### WORK REQUEST
Reproduce the passage of the latent reasoning write-up starting at "Bart Bussmann; Arthur" and ending at "mechanistic interpretability techniques.".

### EXCERPTED PASSAGE
== Segment start ==

Can we interpret latent reasoning using current mechanistic interpretability tools?

Bart Bussmann; Arthur Conmy; Josh Engels; Neel Nanda; Senthooran Rajamanoharan

Authors: Bartosz Cywinski*, Bart Bussmann*, Arthur Conmy**, Joshua Engels**, Neel Nanda**, Senthooran Rajamanoharan**

* primary contributors
** advice and mentorship

TL;DR

We study a simple latent reasoning LLM on math tasks using standard mechanistic interpretability techniques to see whether the latent reasoning process (i.e., vector-based chain of thought) is interpretable.

Results:

We find that the model solves maths problems requiring three reasoning steps by storing the two intermediate values in specific latent vectors (the third and fifth of six). We established this using standard mechanistic interpretability techniques.
The logit lens shows that intermediate calculations are represented in the residual stream during latent reasoning.
The latent vectors are not perfectly interpretable via the logit lens, but through patching, we demonstrate that they store intermediate calculations.
- Patching has no effect on the model’s accuracy when applied to problems with the same intermediate value, and at the same time changes the answer in the expected way when applied to problems with a different intermediate value.

We believe the CODI latent reasoning model we use is a reasonable object of interpretability study, as it is trained to have a relatively weak natural language prior in its latent vectors. Our findings suggest that applying LLM interpretability techniques to latent reasoning models is a promising direction. However, this may become harder with more capable models trained on broader tasks.

This was a time-boxed research sprint and we decided not to pursue this direction further, but we would be excited to see others explore this area or build on our work, so we're sharing our preliminary results.

The CODI model used in this study on HuggingFace
GitHub repository

Introduction

Today's best-performing LLMs are reasoning models, which generate a thinking process—known as chain-of-thought (CoT)—before producing a final output. So far, CoT has consisted of tokens in natural language. However, latent reasoning is gaining increasing attention: in these approaches, the reasoning process is generated internally using the model's latent space rather than natural language tokens.

Despite being harder to monitor and interpret, latent reasoning seems likely to have significant performance benefits, as vectors can store so much more information than text, making its adoption in future LLMs concerningly plausible. Chain of thought monitoring is one of our best current safety techniques, so it is important to see if we can fill that gap.

We investigate whether existing LLM interpretability techniques can uncover the computations performed during the latent thinking process. We show that simple techniques such as the logit lens, activation patching, and linear probing can reveal how the reasoning process is performed. However, our study is performed on a small model trained only to solve math tasks. We find it plausible that future, more advanced latent reasoning LLMs may be substantially harder to interpret using current techniques.

== Segment end ==

### Stored items

== Segment start ==

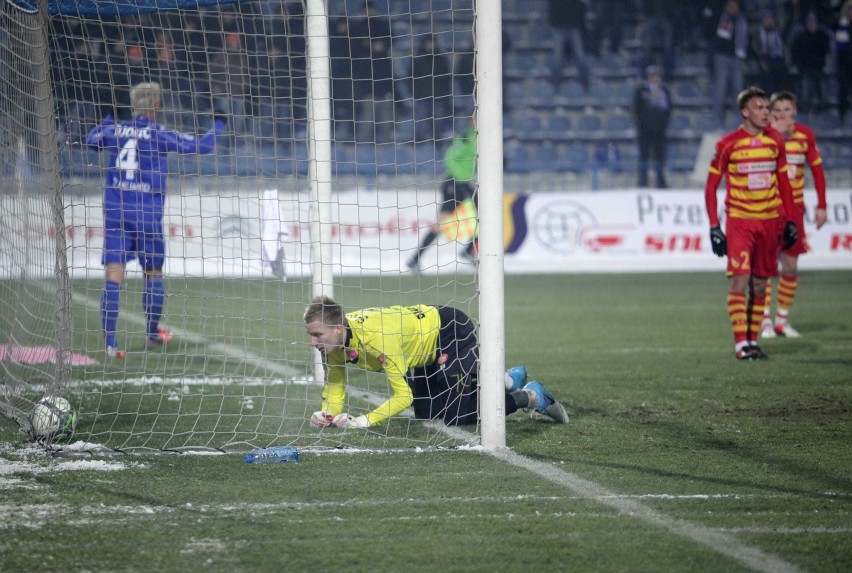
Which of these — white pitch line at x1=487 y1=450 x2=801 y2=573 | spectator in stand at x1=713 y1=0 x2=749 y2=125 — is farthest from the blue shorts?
spectator in stand at x1=713 y1=0 x2=749 y2=125

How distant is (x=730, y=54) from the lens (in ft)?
69.2

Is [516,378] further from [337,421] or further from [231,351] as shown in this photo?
[231,351]

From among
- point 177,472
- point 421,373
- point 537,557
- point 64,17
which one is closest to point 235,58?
point 64,17

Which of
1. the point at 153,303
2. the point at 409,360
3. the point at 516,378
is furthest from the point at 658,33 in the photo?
the point at 409,360

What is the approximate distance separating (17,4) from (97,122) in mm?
1405

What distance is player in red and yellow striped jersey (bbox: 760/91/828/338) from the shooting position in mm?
9102

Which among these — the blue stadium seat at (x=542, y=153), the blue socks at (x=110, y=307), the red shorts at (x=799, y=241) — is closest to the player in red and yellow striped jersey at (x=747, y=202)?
the red shorts at (x=799, y=241)

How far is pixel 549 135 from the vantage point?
2061 cm

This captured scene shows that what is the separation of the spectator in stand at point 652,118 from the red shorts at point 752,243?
11.4 m

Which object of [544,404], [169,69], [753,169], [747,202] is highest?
[169,69]

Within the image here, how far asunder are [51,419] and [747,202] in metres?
5.18

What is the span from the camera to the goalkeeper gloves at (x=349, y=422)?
5270 millimetres

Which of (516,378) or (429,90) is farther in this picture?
(429,90)

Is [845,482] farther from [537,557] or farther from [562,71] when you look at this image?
[562,71]
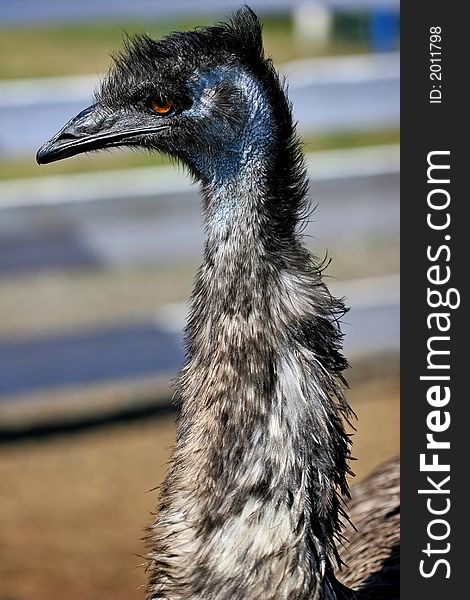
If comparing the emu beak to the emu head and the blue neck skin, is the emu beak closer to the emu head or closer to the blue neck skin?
the emu head

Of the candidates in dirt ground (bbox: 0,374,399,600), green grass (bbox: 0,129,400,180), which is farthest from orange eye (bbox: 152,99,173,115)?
green grass (bbox: 0,129,400,180)

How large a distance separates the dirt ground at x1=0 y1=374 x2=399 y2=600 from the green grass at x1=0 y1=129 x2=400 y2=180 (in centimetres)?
374

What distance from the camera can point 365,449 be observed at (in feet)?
20.9

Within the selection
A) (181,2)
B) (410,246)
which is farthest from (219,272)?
(181,2)

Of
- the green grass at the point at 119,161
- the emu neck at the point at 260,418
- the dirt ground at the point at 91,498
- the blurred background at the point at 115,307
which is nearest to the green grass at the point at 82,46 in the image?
the green grass at the point at 119,161

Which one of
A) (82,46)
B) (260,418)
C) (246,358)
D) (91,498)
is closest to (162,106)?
(246,358)

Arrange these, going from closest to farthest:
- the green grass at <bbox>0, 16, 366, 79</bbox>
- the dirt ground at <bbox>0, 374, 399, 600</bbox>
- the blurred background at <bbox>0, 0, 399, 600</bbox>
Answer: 1. the dirt ground at <bbox>0, 374, 399, 600</bbox>
2. the blurred background at <bbox>0, 0, 399, 600</bbox>
3. the green grass at <bbox>0, 16, 366, 79</bbox>

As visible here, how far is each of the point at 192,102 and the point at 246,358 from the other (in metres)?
0.60

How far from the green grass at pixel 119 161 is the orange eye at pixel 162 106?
698cm

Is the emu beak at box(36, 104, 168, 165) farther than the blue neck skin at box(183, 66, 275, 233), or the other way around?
the emu beak at box(36, 104, 168, 165)

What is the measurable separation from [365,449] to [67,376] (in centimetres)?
162

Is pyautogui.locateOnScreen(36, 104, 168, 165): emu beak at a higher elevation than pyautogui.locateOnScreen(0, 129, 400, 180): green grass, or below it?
below

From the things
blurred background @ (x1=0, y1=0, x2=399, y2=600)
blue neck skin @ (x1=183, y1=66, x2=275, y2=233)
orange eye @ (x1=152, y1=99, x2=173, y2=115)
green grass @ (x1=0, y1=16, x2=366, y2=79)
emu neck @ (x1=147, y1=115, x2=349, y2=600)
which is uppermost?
green grass @ (x1=0, y1=16, x2=366, y2=79)

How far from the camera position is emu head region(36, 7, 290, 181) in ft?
9.36
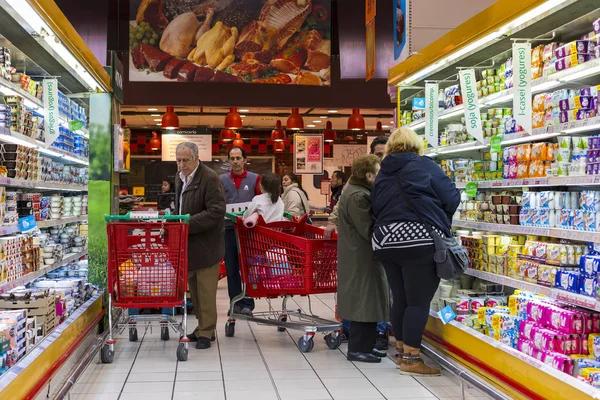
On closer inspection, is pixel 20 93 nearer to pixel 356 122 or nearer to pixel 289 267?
pixel 289 267

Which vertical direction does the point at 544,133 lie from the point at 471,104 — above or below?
below

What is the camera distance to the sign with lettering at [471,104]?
16.2ft

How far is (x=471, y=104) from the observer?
5.02m

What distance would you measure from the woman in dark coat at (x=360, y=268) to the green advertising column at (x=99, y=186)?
2.35 metres

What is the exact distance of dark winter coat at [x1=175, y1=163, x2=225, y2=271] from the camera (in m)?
5.88

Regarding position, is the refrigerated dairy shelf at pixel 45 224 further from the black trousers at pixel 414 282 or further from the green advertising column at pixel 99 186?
the black trousers at pixel 414 282

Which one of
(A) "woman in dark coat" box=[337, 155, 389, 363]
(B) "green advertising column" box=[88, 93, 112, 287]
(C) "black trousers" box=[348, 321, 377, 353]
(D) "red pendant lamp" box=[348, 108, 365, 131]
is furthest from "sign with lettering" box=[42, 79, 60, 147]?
(D) "red pendant lamp" box=[348, 108, 365, 131]

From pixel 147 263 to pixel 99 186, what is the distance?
155cm

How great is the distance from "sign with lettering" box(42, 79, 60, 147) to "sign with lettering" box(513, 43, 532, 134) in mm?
3111

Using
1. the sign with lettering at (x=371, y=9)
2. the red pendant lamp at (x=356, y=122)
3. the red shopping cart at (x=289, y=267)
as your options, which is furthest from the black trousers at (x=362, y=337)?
the red pendant lamp at (x=356, y=122)

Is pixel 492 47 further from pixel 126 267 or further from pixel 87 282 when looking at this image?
pixel 87 282

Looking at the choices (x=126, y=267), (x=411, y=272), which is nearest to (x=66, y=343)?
(x=126, y=267)

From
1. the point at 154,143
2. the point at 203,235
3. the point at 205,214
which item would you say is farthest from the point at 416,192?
the point at 154,143

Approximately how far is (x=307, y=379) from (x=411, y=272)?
103 centimetres
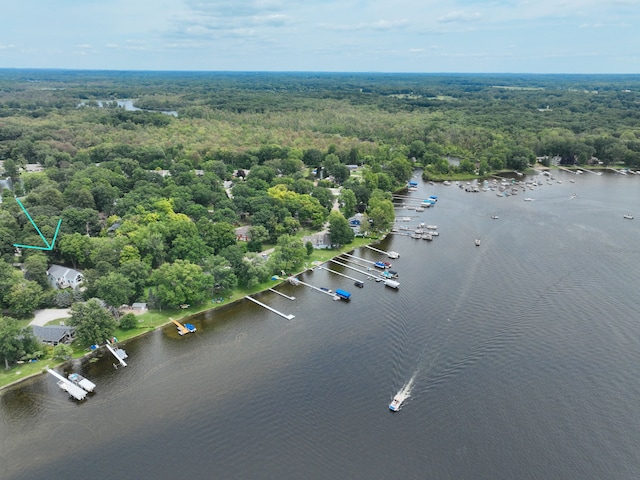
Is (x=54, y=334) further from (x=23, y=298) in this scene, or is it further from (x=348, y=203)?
(x=348, y=203)

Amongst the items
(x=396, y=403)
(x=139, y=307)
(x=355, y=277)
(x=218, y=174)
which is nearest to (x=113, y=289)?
(x=139, y=307)

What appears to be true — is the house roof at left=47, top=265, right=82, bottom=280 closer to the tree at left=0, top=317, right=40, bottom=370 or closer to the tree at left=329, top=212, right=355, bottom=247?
the tree at left=0, top=317, right=40, bottom=370

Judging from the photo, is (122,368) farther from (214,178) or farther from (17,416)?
(214,178)

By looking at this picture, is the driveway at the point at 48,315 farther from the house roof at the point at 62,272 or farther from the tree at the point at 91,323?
the house roof at the point at 62,272

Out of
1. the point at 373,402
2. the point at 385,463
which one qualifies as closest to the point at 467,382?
the point at 373,402

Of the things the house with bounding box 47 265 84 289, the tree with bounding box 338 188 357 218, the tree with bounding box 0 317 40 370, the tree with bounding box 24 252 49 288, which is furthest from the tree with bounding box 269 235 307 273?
the tree with bounding box 0 317 40 370

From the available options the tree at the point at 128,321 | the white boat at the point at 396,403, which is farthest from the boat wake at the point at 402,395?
the tree at the point at 128,321
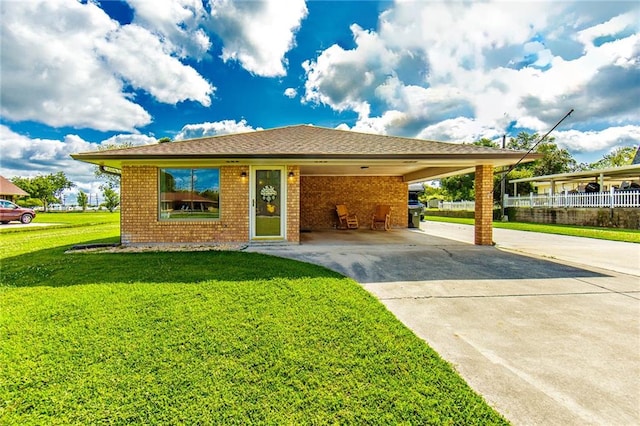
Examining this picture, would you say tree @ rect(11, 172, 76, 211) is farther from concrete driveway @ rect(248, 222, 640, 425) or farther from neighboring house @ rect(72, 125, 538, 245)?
concrete driveway @ rect(248, 222, 640, 425)

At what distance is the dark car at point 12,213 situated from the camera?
724 inches

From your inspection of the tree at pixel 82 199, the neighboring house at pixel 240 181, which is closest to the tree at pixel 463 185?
the neighboring house at pixel 240 181

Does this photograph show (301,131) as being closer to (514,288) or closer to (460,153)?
(460,153)

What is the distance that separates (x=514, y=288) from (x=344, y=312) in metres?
3.08

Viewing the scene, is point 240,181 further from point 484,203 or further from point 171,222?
point 484,203

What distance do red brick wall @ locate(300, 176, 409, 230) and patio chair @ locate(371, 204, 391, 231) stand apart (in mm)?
688

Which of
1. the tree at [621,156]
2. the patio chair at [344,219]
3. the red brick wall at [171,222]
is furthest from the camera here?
the tree at [621,156]

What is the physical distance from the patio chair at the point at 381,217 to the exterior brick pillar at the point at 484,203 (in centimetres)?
460

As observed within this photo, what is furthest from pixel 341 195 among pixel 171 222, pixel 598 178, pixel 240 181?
pixel 598 178

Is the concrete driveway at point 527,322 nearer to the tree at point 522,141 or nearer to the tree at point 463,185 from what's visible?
the tree at point 463,185

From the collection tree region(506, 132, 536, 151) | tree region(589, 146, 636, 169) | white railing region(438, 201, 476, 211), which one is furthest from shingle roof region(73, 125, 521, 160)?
tree region(589, 146, 636, 169)

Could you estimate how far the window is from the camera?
8.94m

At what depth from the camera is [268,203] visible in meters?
9.13

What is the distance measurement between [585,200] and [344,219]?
50.0 ft
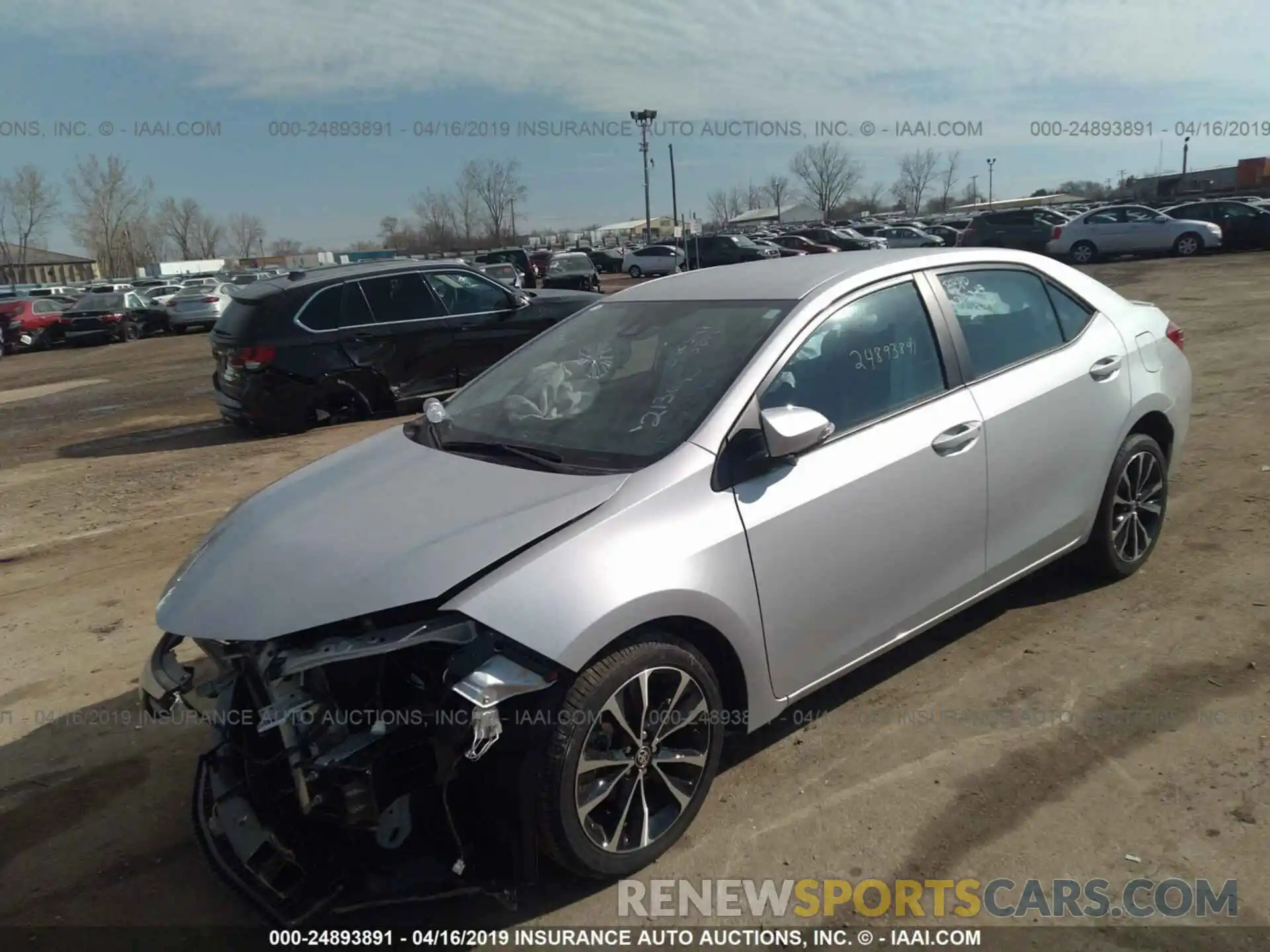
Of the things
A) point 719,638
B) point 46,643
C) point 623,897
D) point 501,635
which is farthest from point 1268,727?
point 46,643

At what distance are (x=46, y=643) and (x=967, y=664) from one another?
15.0ft

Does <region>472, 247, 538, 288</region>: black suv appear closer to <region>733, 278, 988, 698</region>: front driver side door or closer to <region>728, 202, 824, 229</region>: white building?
<region>733, 278, 988, 698</region>: front driver side door

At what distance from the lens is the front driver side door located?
2.98 metres

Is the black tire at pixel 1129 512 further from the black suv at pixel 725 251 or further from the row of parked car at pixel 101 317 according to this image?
the black suv at pixel 725 251

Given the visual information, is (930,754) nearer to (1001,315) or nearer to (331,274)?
(1001,315)

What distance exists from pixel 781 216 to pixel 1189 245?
77356 millimetres

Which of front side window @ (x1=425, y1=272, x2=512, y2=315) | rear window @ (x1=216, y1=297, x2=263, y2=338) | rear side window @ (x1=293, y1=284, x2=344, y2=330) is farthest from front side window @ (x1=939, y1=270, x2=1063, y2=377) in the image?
rear window @ (x1=216, y1=297, x2=263, y2=338)

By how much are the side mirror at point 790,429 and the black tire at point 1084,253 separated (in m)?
28.6

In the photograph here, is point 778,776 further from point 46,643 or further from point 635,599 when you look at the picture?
point 46,643

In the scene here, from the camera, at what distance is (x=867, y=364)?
11.2ft

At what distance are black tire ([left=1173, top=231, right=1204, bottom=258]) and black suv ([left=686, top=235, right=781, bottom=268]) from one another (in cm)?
1236

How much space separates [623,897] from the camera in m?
2.70

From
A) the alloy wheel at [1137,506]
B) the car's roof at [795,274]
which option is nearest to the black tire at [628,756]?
the car's roof at [795,274]

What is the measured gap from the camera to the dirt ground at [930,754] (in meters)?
2.76
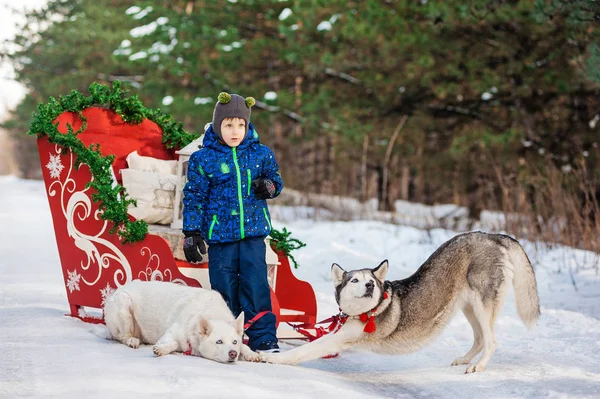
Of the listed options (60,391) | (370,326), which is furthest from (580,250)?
(60,391)

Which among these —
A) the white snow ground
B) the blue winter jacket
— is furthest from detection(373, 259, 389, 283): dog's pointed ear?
the blue winter jacket

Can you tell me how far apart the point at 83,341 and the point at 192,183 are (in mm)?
1351

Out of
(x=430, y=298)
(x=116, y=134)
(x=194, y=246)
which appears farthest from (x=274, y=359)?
(x=116, y=134)

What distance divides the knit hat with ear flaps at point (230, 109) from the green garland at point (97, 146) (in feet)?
3.35

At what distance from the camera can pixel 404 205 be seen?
963 inches

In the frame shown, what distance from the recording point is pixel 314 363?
211 inches

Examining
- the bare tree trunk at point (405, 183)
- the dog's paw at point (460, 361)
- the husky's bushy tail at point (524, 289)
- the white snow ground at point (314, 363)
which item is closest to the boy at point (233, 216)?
the white snow ground at point (314, 363)

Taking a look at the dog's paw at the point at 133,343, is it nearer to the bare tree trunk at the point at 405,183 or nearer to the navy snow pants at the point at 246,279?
the navy snow pants at the point at 246,279

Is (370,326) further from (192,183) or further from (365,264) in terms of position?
(365,264)

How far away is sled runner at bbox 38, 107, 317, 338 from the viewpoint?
5.57 metres

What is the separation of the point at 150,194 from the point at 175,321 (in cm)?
159

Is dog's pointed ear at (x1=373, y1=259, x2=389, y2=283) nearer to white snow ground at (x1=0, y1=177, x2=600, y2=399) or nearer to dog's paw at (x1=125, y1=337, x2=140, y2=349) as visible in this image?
white snow ground at (x1=0, y1=177, x2=600, y2=399)

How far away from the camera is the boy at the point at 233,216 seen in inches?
205

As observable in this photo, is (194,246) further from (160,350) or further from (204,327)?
(160,350)
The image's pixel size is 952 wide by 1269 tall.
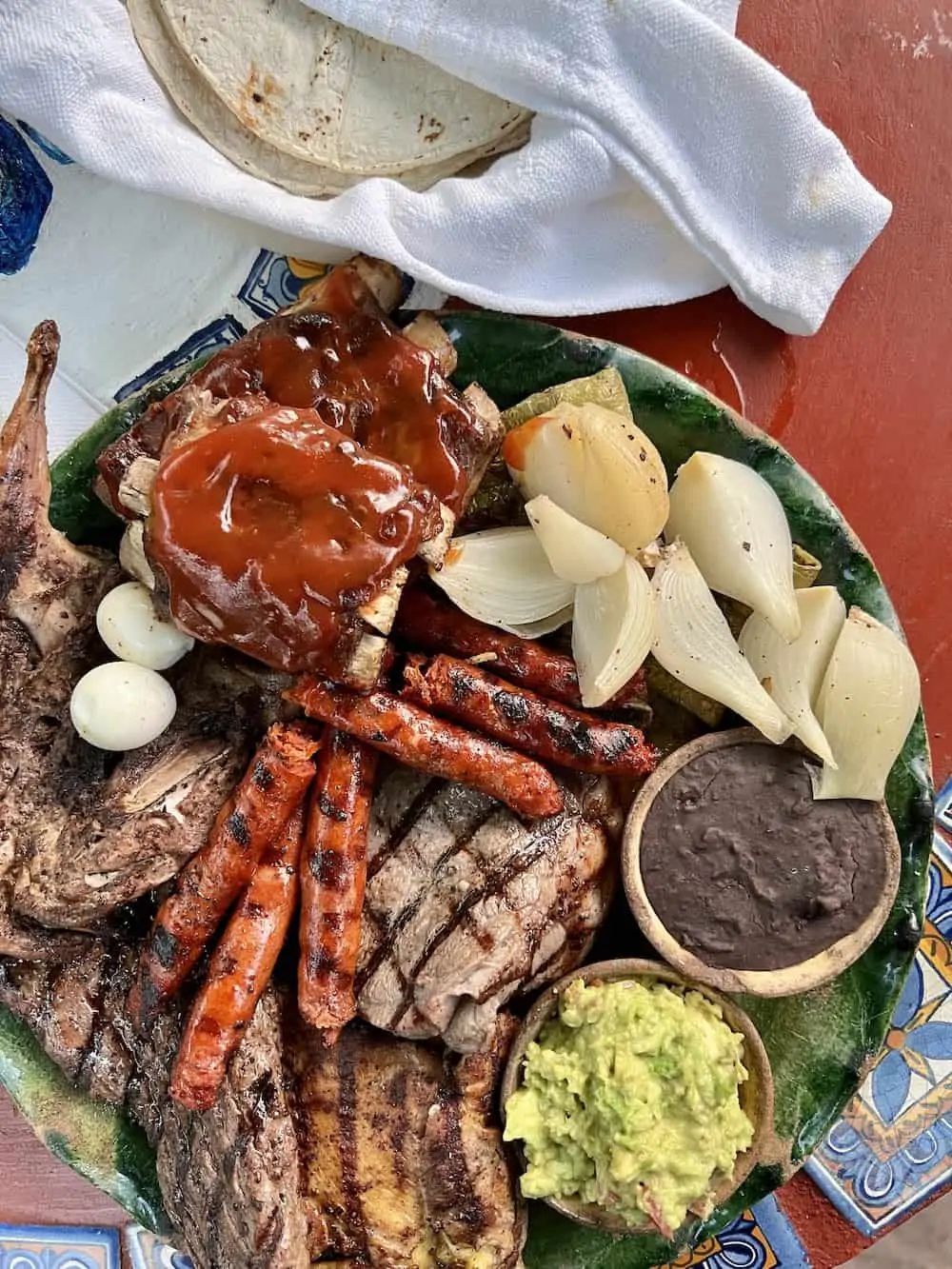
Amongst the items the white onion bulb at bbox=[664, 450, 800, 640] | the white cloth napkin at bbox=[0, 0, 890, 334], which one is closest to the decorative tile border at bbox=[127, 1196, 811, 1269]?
the white onion bulb at bbox=[664, 450, 800, 640]

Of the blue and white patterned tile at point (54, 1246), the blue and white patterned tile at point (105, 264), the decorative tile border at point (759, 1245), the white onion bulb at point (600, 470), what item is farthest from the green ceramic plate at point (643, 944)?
the blue and white patterned tile at point (54, 1246)

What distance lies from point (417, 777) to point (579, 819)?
1.27ft

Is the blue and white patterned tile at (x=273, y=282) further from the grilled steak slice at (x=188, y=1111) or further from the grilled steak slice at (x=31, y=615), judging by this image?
the grilled steak slice at (x=188, y=1111)

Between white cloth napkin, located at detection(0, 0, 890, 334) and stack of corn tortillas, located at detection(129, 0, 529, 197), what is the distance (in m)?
0.05

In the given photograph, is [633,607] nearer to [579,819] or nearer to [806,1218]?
[579,819]

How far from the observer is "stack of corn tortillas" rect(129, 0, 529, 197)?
2.20m

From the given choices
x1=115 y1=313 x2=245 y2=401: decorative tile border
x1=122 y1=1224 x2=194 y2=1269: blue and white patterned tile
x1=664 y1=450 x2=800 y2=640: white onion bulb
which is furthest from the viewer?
x1=122 y1=1224 x2=194 y2=1269: blue and white patterned tile

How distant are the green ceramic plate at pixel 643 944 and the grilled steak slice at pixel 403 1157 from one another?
35 cm

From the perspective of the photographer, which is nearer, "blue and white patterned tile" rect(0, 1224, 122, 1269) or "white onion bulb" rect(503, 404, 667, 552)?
"white onion bulb" rect(503, 404, 667, 552)

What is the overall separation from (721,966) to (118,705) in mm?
1403

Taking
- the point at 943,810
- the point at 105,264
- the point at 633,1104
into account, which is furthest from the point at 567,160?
the point at 633,1104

== Segment end ==

### ANSWER TO THIS TASK
Bart Bussmann; Arthur Conmy; Josh Engels; Neel Nanda; Senthooran Rajamanoharan

Authors: Bartosz Cywinski*, Bart Bussmann*, Arthur Conmy**, Joshua Engels**, Neel Nanda**, Senthooran Rajamanoharan**

* primary contributors
** advice and mentorship

TL;DR

We study a simple latent reasoning LLM on math tasks using standard mechanistic interpretability techniques to see whether the latent reasoning process (i.e., vector-based chain of thought) is interpretable.

Results:

We find that the model solves maths problems requiring three reasoning steps by storing the two intermediate values in specific latent vectors (the third and fifth of six). We established this using standard mechanistic interpretability techniques.